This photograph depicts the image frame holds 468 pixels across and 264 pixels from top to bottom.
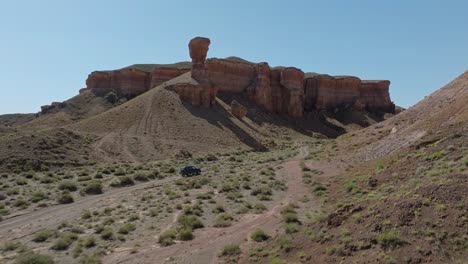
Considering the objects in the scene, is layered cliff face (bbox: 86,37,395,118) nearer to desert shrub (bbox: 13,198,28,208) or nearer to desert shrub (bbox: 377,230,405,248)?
desert shrub (bbox: 13,198,28,208)

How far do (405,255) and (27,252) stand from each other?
39.1 feet

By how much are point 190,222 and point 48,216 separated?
8.00m

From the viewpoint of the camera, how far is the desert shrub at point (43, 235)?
16266 mm

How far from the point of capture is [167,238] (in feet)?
49.4

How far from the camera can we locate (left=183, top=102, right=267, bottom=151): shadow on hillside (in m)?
61.6

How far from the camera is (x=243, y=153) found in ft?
179

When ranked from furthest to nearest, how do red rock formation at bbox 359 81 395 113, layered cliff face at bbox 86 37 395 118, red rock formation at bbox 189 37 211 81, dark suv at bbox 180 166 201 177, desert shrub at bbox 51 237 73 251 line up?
red rock formation at bbox 359 81 395 113 → layered cliff face at bbox 86 37 395 118 → red rock formation at bbox 189 37 211 81 → dark suv at bbox 180 166 201 177 → desert shrub at bbox 51 237 73 251

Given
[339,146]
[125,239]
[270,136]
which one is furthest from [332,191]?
[270,136]

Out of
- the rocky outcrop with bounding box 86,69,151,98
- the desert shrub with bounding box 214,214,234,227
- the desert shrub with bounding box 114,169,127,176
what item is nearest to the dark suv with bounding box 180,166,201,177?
the desert shrub with bounding box 114,169,127,176

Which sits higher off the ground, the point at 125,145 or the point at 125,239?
the point at 125,145

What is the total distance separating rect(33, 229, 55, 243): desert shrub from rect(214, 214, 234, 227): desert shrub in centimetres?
646

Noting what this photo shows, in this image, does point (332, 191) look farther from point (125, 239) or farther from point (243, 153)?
point (243, 153)

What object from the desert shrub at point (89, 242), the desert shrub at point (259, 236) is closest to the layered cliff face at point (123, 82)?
the desert shrub at point (89, 242)

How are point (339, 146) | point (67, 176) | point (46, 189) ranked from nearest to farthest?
point (46, 189), point (67, 176), point (339, 146)
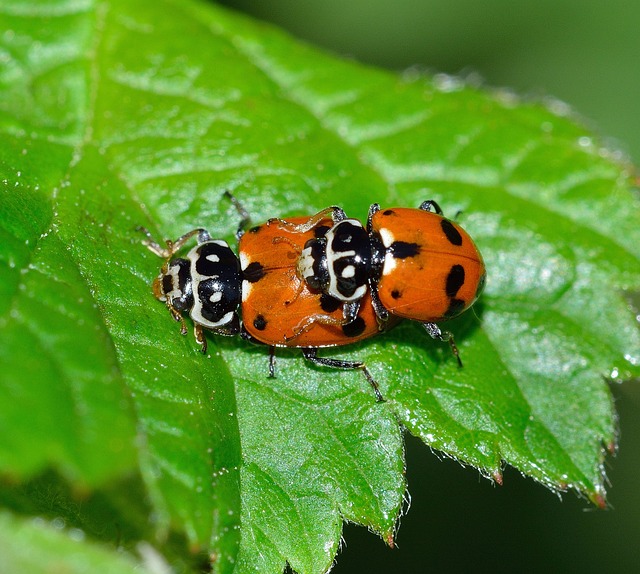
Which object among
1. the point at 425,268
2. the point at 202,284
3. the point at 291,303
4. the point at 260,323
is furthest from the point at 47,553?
the point at 425,268

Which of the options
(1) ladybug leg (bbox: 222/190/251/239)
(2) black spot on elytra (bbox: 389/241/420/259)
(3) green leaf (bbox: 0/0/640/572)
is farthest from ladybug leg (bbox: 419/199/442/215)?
(1) ladybug leg (bbox: 222/190/251/239)

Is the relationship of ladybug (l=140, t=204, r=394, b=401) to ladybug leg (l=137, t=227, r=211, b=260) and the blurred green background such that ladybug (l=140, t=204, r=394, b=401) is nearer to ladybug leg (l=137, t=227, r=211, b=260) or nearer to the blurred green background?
ladybug leg (l=137, t=227, r=211, b=260)

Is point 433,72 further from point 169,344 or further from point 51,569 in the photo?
point 51,569

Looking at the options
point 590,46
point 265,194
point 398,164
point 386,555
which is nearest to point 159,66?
point 265,194

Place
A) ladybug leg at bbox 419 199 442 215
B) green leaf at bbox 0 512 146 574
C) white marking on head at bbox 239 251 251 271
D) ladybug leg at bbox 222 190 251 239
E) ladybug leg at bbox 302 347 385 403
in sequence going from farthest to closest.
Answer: ladybug leg at bbox 419 199 442 215
ladybug leg at bbox 222 190 251 239
white marking on head at bbox 239 251 251 271
ladybug leg at bbox 302 347 385 403
green leaf at bbox 0 512 146 574

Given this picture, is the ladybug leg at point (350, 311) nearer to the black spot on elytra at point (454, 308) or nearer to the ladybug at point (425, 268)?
the ladybug at point (425, 268)

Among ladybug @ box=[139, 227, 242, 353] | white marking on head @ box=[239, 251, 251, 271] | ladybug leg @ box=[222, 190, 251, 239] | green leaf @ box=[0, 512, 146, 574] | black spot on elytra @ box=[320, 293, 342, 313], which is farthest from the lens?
ladybug leg @ box=[222, 190, 251, 239]

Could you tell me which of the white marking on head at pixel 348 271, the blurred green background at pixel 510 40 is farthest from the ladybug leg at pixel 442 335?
the blurred green background at pixel 510 40
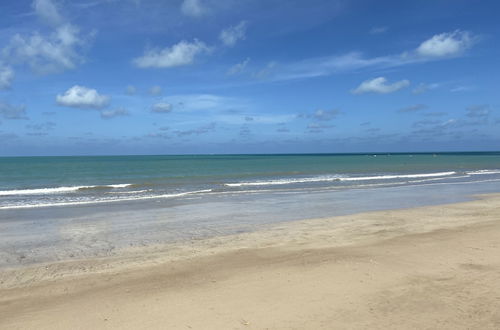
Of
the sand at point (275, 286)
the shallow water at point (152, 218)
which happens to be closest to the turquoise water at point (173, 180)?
the shallow water at point (152, 218)

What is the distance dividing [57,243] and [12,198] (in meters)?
16.4

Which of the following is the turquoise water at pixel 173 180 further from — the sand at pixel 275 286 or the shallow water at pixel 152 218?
the sand at pixel 275 286

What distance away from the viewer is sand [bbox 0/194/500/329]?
572cm

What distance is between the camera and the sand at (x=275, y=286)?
5723mm

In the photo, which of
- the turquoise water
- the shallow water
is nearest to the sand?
the shallow water

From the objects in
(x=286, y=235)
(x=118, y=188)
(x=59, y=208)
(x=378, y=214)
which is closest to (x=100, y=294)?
(x=286, y=235)

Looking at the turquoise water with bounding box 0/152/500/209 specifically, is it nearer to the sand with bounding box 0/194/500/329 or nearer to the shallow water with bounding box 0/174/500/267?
the shallow water with bounding box 0/174/500/267

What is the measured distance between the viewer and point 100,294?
6953 millimetres

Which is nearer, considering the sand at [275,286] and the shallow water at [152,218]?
the sand at [275,286]

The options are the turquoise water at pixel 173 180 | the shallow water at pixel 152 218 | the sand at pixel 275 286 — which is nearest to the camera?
the sand at pixel 275 286

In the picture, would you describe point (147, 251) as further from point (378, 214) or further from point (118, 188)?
point (118, 188)

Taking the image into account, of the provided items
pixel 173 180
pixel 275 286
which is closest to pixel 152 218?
pixel 275 286

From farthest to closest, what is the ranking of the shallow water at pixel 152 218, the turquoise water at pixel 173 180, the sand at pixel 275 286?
the turquoise water at pixel 173 180
the shallow water at pixel 152 218
the sand at pixel 275 286

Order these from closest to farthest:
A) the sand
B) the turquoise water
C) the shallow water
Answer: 1. the sand
2. the shallow water
3. the turquoise water
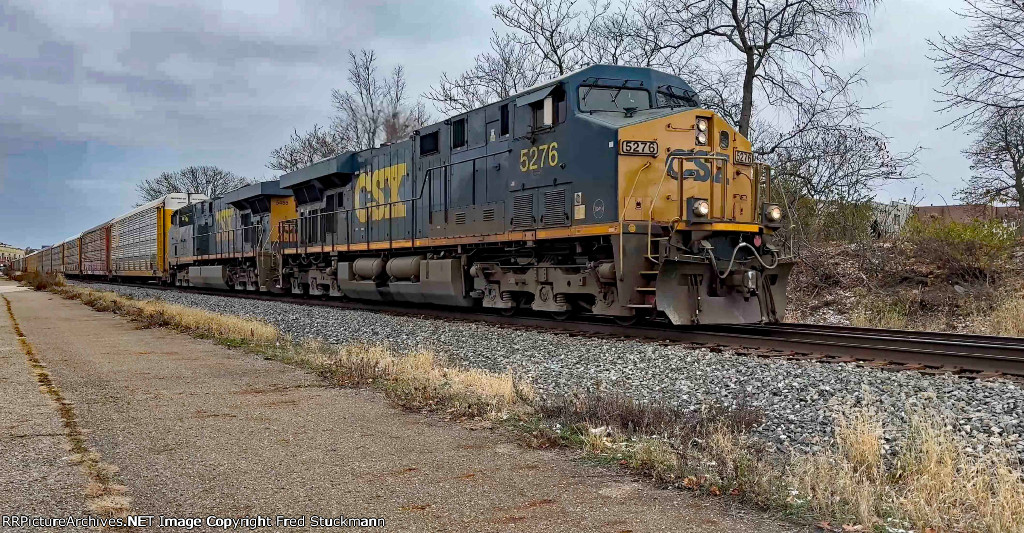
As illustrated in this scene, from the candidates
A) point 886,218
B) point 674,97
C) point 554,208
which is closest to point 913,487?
point 554,208

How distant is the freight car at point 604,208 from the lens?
9.98m

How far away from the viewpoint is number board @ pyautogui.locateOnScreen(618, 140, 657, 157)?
32.8ft

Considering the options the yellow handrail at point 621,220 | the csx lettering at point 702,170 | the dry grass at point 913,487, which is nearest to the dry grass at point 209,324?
the yellow handrail at point 621,220

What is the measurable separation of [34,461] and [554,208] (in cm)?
799

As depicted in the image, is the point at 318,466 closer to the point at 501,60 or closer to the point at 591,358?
the point at 591,358

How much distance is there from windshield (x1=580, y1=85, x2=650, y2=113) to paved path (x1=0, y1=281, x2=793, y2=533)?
6021 mm

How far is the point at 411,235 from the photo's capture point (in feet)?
50.5

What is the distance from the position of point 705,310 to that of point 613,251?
142 cm

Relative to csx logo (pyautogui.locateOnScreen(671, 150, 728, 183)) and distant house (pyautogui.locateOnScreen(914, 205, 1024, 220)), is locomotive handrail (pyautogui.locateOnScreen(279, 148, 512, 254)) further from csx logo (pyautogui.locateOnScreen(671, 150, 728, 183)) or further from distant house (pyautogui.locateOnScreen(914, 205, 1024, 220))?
distant house (pyautogui.locateOnScreen(914, 205, 1024, 220))

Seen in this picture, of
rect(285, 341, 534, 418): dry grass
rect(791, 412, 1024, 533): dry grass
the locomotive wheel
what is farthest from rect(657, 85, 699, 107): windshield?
rect(791, 412, 1024, 533): dry grass

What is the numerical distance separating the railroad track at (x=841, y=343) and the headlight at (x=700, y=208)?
61.5 inches

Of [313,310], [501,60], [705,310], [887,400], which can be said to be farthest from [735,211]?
[501,60]

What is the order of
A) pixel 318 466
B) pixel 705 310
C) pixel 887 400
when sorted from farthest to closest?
pixel 705 310 < pixel 887 400 < pixel 318 466

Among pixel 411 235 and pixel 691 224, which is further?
pixel 411 235
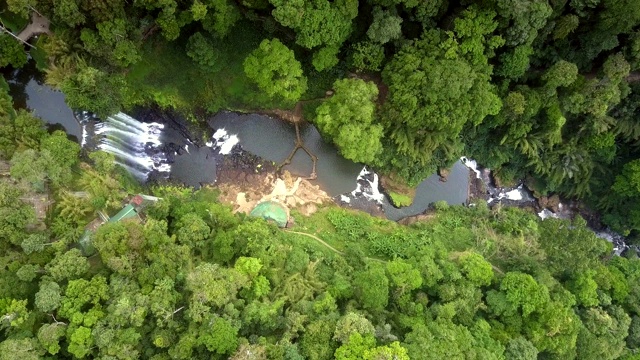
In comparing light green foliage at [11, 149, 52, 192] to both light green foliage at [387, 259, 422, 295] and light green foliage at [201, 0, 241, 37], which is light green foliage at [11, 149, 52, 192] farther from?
light green foliage at [387, 259, 422, 295]

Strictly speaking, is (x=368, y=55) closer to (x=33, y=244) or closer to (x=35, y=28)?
(x=35, y=28)

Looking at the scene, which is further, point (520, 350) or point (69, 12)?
point (520, 350)

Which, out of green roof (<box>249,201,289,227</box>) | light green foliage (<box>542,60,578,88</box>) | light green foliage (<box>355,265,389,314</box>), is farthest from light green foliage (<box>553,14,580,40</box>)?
green roof (<box>249,201,289,227</box>)

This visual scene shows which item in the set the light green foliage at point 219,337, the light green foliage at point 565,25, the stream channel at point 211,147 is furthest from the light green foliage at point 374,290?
the light green foliage at point 565,25

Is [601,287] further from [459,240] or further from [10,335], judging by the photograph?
[10,335]

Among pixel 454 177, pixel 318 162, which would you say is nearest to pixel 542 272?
pixel 454 177

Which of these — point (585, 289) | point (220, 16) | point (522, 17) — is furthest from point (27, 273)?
point (585, 289)
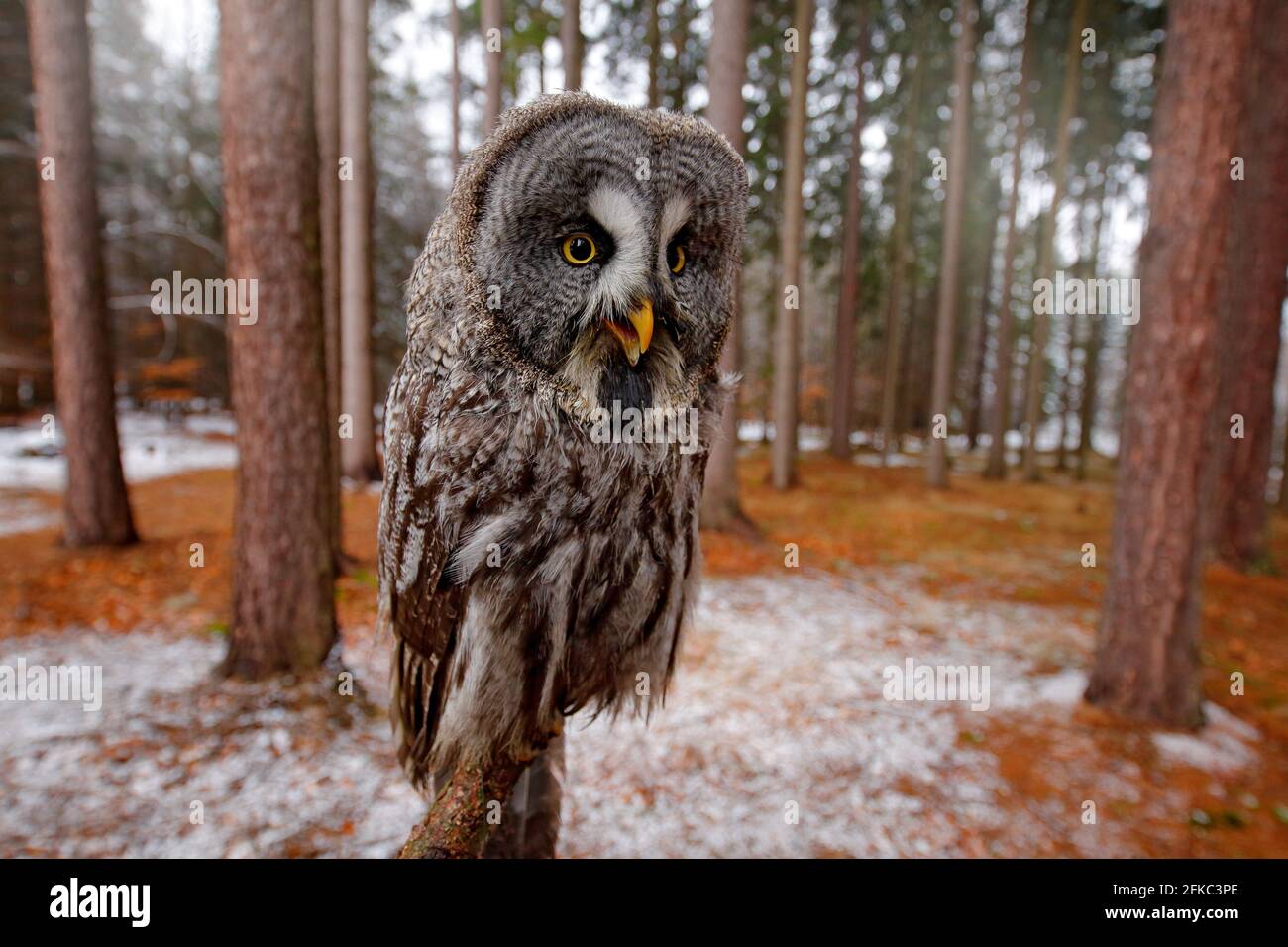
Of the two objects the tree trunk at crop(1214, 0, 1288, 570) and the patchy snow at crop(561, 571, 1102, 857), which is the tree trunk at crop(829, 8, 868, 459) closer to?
the tree trunk at crop(1214, 0, 1288, 570)

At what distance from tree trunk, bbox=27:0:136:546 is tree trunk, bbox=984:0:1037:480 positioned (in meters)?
12.2

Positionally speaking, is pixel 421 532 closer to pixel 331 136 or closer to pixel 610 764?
pixel 610 764

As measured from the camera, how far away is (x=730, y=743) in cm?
403

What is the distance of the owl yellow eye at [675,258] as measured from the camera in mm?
1006

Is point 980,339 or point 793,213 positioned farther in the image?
point 980,339

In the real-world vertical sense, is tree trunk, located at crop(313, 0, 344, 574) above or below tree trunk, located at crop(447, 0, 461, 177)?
below

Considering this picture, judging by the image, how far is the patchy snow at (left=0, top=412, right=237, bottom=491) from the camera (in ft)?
33.5

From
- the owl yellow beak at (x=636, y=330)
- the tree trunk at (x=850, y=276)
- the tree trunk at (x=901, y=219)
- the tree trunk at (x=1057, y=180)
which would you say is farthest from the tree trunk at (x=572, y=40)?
the tree trunk at (x=901, y=219)

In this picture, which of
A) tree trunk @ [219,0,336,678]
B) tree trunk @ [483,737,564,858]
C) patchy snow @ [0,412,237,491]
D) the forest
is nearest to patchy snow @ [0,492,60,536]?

##########

§ **TASK BRIEF**
Starting at the line that contains "Considering this picture, judging", retype each line through the end of the listing above and nothing else.

§ **ANSWER BELOW**
Considering this picture, judging by the image, how far is the patchy snow at (left=0, top=412, right=237, bottom=491) from the camera (in ft)?
33.5

From
- the owl yellow beak at (x=636, y=330)
- the tree trunk at (x=850, y=276)
- the tree trunk at (x=901, y=219)
- the tree trunk at (x=1057, y=180)
which would you say is farthest from the tree trunk at (x=572, y=40)?
the tree trunk at (x=901, y=219)

In this picture, which of
A) tree trunk @ [219,0,336,678]
B) tree trunk @ [483,737,564,858]
C) patchy snow @ [0,412,237,491]
D) the forest
is nearest to patchy snow @ [0,492,60,536]?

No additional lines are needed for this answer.